Le champ des sensibles


Mark Everett est un des plus précieux amis que le cercle élargi du paysage indé ait donné à rencontrer. Quinze ans et des poussières qu’il roule sa bosse – et ses plaies – sur une dizaine d’albums qui l’ont rendu si attachant à ceux qui l’aiment. Au fil des ans, on a appris à composer avec sa personnalité torturée et pince-sans-rire. Imprévisible mais toujours fidèle à lui-même. Chacune de ses visites reste ce moment dont on chérira le souvenir, quelle qu’ait été son humeur changeante. On le sait souvent cafardeux mais il a ses raisons ; et qu’il pleure discrètement sur son sort ou le condense en éructation lupine, sa compagnie est toujours un cadeau.

Les visites se sont rapprochées dernièrement. Véhément, « E » a de plus en plus de choses à dire parce que sa vie amoureuse s’est emballée cette année. Consumé par le désir (“Hombre Lobo”), consommé par la rupture (“End Times”), le voilà qui revient gonflé d’espoir. Empli d’une sérénité nouvelle (What I Have to Offer), confiant en ses lendemains (I Like the Way This Is Going), Mr E délaisse son « beautiful blues » et explore le champ lexical de la gratitude. Remerciant le ciel dans un gospel fiévreux (Looking Up) ou l’amour retrouvé au détour d’une valse de vieux robots déglingués (Oh So Lovely), Eels semble à nouveau heureux et rappelle implicitement la question de circonstance : le bonheur de l’artiste porte-t-il préjudice à l’art ?

Cela ne paraît pas pertinent ici. Le barbu à lunettes, disons-le, est en petite forme au moins depuis son album précédent, et ça n’a rien à voir avec ses hauts et bas biographiques. Sa prolificité, en revanche, pourrait expliquer le moindre intérêt qu’éveille “Tomorrow Morning” dans sa totalité. Eels a pourtant voulu le relancer en s’entichant de boîtes à rythme parfois cocasses, comme sur un Baby Loves Me candide et déstructuré ou le quasi expérimental This Is Where It Gets Good. On ne sait pas s’il faut voir là quelques indices d’avenir, mais on préférerait l’entendre évoluer vers l’épure du presque a capella The Morning et la fragilité tendue de I’m a Hummingbird. Là , Eels parvient à se régénérer dans une transparence inédite, un équilibre surprenant.

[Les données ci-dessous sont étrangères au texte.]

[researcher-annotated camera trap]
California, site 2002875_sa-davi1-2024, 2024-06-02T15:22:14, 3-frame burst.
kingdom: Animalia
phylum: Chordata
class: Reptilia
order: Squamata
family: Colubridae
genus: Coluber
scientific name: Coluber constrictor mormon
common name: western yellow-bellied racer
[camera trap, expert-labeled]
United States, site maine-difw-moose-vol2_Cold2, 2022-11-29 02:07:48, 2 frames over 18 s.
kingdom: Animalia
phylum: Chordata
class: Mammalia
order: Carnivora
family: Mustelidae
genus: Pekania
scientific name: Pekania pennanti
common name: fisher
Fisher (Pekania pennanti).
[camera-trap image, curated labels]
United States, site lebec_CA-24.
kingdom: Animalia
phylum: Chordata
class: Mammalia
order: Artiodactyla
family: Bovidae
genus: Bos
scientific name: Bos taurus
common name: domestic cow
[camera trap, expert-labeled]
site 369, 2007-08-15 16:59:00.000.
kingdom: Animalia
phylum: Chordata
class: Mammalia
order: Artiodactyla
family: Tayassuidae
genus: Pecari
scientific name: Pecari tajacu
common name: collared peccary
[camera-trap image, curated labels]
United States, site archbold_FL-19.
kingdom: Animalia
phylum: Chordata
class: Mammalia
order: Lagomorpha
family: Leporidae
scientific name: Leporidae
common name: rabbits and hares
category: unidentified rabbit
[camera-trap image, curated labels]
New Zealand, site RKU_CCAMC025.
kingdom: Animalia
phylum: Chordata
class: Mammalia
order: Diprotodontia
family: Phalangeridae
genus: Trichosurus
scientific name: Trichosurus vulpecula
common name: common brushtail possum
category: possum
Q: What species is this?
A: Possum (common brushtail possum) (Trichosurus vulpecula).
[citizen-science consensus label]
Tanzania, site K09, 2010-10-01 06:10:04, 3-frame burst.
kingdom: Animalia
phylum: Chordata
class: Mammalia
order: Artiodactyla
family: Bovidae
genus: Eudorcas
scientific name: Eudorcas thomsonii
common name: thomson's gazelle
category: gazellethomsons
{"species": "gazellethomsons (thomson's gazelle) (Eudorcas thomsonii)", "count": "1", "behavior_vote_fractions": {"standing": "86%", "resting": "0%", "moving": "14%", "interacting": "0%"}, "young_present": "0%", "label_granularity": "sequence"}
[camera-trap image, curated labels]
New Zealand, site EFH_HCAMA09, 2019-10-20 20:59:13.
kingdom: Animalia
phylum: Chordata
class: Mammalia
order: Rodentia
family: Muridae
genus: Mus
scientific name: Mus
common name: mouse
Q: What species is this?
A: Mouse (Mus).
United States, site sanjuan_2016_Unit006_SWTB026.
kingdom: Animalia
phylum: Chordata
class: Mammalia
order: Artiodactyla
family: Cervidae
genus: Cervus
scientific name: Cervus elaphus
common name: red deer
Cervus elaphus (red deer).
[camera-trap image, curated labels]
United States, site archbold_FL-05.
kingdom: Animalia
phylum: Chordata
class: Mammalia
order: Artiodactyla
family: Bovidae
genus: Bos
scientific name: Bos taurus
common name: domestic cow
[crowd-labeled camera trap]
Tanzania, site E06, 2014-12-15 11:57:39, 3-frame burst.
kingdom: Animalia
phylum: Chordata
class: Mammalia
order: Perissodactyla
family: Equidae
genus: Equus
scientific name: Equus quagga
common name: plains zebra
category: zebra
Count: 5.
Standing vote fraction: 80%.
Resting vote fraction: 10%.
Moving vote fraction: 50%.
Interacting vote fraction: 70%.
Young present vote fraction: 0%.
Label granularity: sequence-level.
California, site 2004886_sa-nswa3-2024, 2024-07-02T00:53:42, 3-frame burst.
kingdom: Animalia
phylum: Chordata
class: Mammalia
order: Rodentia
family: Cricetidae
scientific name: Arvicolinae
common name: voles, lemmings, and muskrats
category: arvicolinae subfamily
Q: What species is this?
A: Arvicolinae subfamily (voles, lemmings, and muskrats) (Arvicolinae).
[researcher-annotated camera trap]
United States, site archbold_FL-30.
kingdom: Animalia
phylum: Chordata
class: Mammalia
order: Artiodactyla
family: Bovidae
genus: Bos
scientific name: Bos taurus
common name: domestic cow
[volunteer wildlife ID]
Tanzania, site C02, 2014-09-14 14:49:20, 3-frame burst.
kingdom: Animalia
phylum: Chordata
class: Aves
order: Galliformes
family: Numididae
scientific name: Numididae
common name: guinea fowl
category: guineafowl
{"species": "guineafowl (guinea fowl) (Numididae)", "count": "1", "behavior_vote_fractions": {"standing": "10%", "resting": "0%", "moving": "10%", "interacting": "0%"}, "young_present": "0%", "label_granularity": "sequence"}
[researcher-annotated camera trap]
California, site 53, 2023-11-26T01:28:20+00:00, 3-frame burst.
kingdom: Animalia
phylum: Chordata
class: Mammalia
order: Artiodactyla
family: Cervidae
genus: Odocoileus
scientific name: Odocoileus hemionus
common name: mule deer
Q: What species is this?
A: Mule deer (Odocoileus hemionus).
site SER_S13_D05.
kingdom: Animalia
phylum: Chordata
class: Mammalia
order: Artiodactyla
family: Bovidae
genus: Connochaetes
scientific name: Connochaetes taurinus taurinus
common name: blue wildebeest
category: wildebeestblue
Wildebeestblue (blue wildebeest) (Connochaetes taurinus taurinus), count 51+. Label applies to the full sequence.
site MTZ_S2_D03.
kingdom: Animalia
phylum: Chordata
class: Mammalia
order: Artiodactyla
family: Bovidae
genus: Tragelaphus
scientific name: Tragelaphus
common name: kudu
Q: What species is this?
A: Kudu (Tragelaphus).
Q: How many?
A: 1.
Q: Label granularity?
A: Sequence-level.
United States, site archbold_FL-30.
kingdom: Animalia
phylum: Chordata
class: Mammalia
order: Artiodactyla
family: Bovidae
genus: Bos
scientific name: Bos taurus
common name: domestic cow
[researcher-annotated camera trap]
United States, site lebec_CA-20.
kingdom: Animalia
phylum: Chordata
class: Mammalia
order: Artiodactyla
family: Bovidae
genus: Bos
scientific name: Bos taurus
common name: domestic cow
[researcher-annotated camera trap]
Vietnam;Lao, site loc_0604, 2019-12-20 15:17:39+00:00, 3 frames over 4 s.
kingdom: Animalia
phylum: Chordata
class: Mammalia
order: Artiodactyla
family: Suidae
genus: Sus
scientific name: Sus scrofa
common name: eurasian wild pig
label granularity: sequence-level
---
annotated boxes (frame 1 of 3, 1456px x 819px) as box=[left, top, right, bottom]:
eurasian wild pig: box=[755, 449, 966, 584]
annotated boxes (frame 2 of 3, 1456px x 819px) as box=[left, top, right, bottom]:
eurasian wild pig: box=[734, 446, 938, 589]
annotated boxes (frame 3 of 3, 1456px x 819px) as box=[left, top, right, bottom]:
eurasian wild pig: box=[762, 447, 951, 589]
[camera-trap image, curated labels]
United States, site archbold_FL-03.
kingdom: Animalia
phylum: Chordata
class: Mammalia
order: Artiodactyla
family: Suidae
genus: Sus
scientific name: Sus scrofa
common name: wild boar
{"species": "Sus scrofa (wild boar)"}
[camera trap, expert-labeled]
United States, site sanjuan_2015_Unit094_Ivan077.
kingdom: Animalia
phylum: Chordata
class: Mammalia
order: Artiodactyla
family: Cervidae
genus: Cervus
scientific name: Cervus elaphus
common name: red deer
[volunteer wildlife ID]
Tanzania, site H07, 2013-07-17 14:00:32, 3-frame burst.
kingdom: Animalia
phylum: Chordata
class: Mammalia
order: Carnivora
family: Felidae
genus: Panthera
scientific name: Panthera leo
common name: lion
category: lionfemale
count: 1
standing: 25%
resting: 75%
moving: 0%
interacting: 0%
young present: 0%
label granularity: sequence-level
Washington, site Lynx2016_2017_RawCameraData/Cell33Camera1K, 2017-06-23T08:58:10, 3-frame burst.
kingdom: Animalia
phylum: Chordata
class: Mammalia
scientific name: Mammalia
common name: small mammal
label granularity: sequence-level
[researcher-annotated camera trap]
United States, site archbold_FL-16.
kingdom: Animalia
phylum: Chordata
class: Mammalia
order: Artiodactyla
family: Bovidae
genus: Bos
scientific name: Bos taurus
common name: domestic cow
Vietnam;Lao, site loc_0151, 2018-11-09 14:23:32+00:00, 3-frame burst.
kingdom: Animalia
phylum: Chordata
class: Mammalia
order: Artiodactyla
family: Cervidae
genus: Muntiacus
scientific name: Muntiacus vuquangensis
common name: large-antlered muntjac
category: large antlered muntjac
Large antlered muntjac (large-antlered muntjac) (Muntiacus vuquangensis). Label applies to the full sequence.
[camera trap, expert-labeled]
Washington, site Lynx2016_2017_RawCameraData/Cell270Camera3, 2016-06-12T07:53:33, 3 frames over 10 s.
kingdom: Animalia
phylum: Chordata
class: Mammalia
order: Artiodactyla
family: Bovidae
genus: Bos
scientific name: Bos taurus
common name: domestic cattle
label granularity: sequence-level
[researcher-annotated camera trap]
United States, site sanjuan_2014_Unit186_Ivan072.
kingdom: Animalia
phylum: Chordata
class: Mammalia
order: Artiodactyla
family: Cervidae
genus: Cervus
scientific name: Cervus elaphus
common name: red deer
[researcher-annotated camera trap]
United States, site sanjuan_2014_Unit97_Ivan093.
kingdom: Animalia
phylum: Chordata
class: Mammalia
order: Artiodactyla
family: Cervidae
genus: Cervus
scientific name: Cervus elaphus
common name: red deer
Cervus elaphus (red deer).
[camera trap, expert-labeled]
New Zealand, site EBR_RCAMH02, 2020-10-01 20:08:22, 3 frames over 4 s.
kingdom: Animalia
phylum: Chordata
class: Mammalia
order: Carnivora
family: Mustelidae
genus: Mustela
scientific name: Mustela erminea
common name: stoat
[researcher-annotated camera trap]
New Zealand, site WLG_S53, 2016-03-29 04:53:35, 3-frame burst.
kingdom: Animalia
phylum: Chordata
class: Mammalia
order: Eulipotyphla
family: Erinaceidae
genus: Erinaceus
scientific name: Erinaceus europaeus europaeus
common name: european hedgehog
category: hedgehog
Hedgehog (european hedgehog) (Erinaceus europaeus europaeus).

On ne criera pas au miracle. “Tomorrow Morning” n’a pas la carrure d’un disque définitif ou fondateur, le garant d’une renaissance ou d’un virage à 180 degrés. L’artiste y étend simplement le champ des sensibles, sans éviter par moments une relative fadeur. Le rose pâle de la pochette illustre bien l’allégresse sourde qui rend Mark Everett un peu plus vivant mais toujours impropre à l’exaltation. Pourtant, même si sa compagnie n’est plus aussi passionnante que par le passé, soyons à notre tour reconnaissants : nous sommes bénis de le compter parmi nos amis.

Article Ecrit par Laurent

Répondre à cet article

  • Of Montreal - Freewave Lucifer fck

    La carrière d’Of Montreal est un peu comme ses chansons et ses albums, faussement insaisissable mais qui permet de dégager des structures. On a ainsi oscillé entre un découpage forcené parfois captivant mais occasionnellement crevant et des albums solides et accrocheurs à la fois. Il faut dire que même après plus de quinze ans (et 10 albums relatés), on n’arrive toujours pas à anticiper les mouvements de Kevin Barnes et c’est très bien comme ça...
    Ce processus de consolidation et déconstruction (...)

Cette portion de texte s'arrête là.